At the same time, Murray Lee, with Dangerfield and two or three others, made an effort to get the Park Central's broadcasting station in operation; a work of some difficulty, since it involved ventures into what were, for them, unknown fields. Daily they tap-tapped messages to each other on telegraph sets rescued from a Western Union office, in preparation for the time when they could get a sending set put together.

But the most ambitious effort and the one that was to have the largest share of ultimate consequences, was the expedition of Farrelly, Gloria and a clothing-store proprietor named Kevitz in quest of naval adventure. After a week's intensive study of marine engines from books the three appropriated a tug from the Battery and set off on a cruise of the harbor.

Half an hour later they were high and dry off Bedloe's Island, gloomily contemplating the prospect of spending their lives there, for an attempt to swim when weighted down with three hundred pounds of hardware could end only in failure. Fortunately the tide came to their rescue, and with more daring than judgment, they continued their voyage to Governor's Island, where they were lucky enough to find a solitary artilleryman, weak with hunger, but hilarious with delight at the discovery that his metallic form was not a delirium tremens delusion induced by the quart of gin he had absorbed on the night before the change.

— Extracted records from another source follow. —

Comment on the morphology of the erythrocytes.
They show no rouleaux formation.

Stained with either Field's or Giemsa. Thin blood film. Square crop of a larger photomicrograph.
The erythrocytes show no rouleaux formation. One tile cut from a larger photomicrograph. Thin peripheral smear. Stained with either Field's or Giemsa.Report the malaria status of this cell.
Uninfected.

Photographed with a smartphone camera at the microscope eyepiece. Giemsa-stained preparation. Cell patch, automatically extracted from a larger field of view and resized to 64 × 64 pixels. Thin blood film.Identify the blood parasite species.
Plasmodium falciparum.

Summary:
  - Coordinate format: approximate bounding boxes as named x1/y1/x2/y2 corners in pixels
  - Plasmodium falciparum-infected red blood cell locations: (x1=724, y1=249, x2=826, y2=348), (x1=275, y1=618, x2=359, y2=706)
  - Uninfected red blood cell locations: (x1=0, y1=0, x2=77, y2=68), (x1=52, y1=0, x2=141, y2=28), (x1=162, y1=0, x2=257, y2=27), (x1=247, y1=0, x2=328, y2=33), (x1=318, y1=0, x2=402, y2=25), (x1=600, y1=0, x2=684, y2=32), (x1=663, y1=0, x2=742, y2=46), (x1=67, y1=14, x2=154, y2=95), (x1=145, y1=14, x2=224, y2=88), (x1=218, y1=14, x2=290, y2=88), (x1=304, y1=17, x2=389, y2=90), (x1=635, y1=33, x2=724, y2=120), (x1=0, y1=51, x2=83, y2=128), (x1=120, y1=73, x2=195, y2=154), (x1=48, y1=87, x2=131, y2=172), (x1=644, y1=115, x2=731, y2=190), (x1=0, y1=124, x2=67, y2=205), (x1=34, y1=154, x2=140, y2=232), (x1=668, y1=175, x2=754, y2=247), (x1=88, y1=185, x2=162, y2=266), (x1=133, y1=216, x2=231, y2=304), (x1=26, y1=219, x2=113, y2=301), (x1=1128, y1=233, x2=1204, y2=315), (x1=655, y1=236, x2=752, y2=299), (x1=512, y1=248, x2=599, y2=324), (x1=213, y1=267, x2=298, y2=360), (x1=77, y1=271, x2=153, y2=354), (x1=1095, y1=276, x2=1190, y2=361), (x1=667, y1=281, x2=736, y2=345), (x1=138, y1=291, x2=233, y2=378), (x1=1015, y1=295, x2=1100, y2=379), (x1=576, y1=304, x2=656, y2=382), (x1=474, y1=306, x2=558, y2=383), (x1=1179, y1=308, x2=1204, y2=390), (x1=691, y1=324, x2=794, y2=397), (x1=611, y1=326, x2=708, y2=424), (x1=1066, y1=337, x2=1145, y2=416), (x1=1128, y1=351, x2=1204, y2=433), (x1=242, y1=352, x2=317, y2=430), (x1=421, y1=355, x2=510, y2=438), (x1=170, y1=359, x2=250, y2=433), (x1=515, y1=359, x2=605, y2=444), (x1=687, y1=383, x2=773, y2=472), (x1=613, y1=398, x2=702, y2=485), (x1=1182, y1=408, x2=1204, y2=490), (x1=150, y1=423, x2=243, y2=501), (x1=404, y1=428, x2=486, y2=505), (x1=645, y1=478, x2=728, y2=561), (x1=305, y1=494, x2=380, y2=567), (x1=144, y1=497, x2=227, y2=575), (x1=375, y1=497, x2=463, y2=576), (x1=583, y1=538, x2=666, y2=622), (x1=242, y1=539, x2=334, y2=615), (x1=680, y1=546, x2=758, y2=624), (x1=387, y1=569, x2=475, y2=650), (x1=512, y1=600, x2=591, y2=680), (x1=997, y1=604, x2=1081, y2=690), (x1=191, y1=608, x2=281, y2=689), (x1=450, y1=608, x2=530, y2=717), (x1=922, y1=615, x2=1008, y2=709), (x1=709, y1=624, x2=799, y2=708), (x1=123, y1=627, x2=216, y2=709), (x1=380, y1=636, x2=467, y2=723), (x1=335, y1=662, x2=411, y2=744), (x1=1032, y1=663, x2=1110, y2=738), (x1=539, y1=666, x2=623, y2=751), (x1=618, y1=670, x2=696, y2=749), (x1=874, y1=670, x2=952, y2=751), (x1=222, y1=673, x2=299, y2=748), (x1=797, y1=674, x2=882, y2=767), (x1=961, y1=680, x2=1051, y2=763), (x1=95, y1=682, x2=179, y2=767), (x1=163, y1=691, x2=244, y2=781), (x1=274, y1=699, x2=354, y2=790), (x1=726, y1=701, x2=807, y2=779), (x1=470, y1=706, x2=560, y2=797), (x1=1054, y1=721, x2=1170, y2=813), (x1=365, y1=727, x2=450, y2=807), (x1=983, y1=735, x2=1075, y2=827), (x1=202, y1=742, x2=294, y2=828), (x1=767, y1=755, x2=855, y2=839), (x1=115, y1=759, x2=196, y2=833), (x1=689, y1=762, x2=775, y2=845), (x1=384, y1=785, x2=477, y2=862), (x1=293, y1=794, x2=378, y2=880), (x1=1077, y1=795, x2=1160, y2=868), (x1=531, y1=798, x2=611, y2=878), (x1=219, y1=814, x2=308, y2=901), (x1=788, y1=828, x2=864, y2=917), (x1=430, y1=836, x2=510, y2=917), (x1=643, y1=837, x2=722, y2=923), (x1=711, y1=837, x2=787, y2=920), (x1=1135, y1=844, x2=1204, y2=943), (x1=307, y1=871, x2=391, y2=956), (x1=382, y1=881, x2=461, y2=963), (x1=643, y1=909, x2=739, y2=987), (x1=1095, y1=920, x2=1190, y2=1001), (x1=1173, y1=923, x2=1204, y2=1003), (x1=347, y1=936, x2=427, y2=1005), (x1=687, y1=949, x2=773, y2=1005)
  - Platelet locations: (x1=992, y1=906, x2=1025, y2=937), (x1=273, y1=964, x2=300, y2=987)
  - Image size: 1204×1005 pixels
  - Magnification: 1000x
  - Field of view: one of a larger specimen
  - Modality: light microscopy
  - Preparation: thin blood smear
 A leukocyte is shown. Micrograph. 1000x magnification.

The giant birds, which Beeville had professionally named "tetrapteryxes," seemed to have vacated the city with the appearance of the colonists. Even the nest Roberts had stumbled on proved deserted when an expedition cautiously revisited the place; and the memory of the birds had sunk to the level of a subject for idle remarks when a new event precipitated it into general attention.

Massey, the artist, with all the time in the world, and the art supplies of New York under his finger, had gone off on an artistic jag, painting day and night. One morning he took his canvas to the top of the Daily News building to paint the city at dawn from its weather-observation station. The fact that he had to climb stairs the whole way up and finally chisel through the door at the top was no bar to his enthusiasm. Kevitz, hurrying down Lexington Avenue in a car to join his fellow mariners in investigating the machinery of a freighter, saw him in the little steel cage, silhouetted against the reddening light of day.